Those going a slow (but still legal) speed in the right lane could be (legally) passed by someone going at a higher speed (up to the speed limit) in the left lane. Problem is that sometimes folks will be going at a higher speed in the left lane than those in the right lane, but still not going the speed limit, thus blocking someone going the speed limit in the left lane. And flashing them, more often than not, does not give them the hint 'cause they aren't looking around but are fixated on either the road itself or the tail lights of the driver in front of them.

Now bring in all those folks who drive faster than the posted speed limits. Sure they are breaking the law, but they guy in front of them who is still doing less than the speed limit in the left lane should not be the one to enforce the law on his own.
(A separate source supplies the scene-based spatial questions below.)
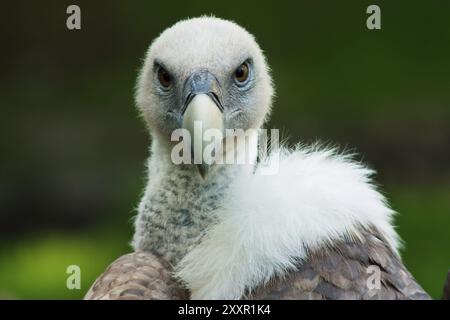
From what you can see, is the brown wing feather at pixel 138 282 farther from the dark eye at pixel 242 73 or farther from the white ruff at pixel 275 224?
the dark eye at pixel 242 73

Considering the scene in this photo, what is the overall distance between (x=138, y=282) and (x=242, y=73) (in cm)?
94

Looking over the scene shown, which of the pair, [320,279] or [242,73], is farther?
[242,73]

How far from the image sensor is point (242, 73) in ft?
12.6

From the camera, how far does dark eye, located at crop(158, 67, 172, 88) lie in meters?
3.75

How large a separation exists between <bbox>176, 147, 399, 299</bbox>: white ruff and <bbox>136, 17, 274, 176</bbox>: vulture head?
0.28 m

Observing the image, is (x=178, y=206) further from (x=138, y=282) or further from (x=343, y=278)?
(x=343, y=278)

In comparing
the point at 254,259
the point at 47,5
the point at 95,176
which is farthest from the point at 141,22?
the point at 254,259

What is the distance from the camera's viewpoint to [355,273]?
3.24 m

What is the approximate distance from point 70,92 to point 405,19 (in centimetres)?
361

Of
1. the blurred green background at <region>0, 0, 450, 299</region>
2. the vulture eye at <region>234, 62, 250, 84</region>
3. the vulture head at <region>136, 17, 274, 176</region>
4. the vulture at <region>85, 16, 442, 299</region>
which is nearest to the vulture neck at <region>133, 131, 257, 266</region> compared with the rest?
the vulture at <region>85, 16, 442, 299</region>

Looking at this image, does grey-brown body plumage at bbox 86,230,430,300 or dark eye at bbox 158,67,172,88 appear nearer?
grey-brown body plumage at bbox 86,230,430,300

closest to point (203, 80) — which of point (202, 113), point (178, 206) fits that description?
point (202, 113)

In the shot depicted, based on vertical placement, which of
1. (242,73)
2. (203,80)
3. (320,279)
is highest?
(242,73)

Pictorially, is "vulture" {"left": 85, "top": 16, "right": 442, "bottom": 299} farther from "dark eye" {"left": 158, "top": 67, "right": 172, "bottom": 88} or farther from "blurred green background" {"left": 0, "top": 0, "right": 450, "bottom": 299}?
"blurred green background" {"left": 0, "top": 0, "right": 450, "bottom": 299}
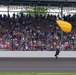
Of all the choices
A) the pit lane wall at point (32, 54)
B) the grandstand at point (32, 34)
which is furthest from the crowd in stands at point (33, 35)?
the pit lane wall at point (32, 54)

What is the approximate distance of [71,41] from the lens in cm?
2928

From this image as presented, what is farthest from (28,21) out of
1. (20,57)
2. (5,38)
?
(20,57)

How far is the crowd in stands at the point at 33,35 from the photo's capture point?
27.8 m

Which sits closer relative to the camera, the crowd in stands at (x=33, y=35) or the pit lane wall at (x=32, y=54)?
the pit lane wall at (x=32, y=54)

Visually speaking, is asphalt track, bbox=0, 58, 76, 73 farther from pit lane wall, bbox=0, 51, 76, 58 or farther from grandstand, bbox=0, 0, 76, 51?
grandstand, bbox=0, 0, 76, 51

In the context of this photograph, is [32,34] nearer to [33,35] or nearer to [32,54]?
[33,35]

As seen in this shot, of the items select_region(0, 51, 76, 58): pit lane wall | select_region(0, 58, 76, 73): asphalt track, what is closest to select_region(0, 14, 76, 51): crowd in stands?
select_region(0, 51, 76, 58): pit lane wall

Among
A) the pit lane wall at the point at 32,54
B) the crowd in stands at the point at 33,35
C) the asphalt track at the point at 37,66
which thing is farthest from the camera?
the crowd in stands at the point at 33,35

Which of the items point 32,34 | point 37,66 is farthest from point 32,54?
point 37,66

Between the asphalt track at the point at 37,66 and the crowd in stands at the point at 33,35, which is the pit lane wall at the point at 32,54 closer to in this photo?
the crowd in stands at the point at 33,35

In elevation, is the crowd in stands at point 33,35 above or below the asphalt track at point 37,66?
above

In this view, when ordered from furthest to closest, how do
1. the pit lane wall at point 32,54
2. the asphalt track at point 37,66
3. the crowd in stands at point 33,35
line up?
the crowd in stands at point 33,35, the pit lane wall at point 32,54, the asphalt track at point 37,66

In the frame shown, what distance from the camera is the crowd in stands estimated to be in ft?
91.4

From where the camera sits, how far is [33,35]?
98.5 ft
He should still show some curtesy by moving to the right as soon as it is safe to do so, and let the guy pass.


----------



## Matthew330Ci (Sep 9, 2002)

JetBlack330i said:


> Thank you.
> I don't necessarily agree with the "lousy drivers" comment, but single lane passing is wishful thinking until we fix the drivers to your expectation level.
> 
> (RGal, just curious... have you ever traveled abroad? If yes, to which countries?)


I know where you're going with this, yes, compared to countries like china or wherever, yes, americans are not that bad drivers, but compared to europe (especially german) drivers i've seen, americans are very lousy indeed. driving on the german autobahn was a revelation and an enlightening experience.

On a separate note, i found this comment from teh article to be :madrazz:  :tsk:

"Shipley said some of the drivers she's stopped have admitted they were deliberately driving under the speed limit in the left lane in an effort to prevent others from speeding."


----------



## Patrick (Dec 23, 2001)

JetBlack330i said:


> How's that supposed to prevent traffic congestion?
> It might work on Autobahn, but not in America, unless they increase the speed limit.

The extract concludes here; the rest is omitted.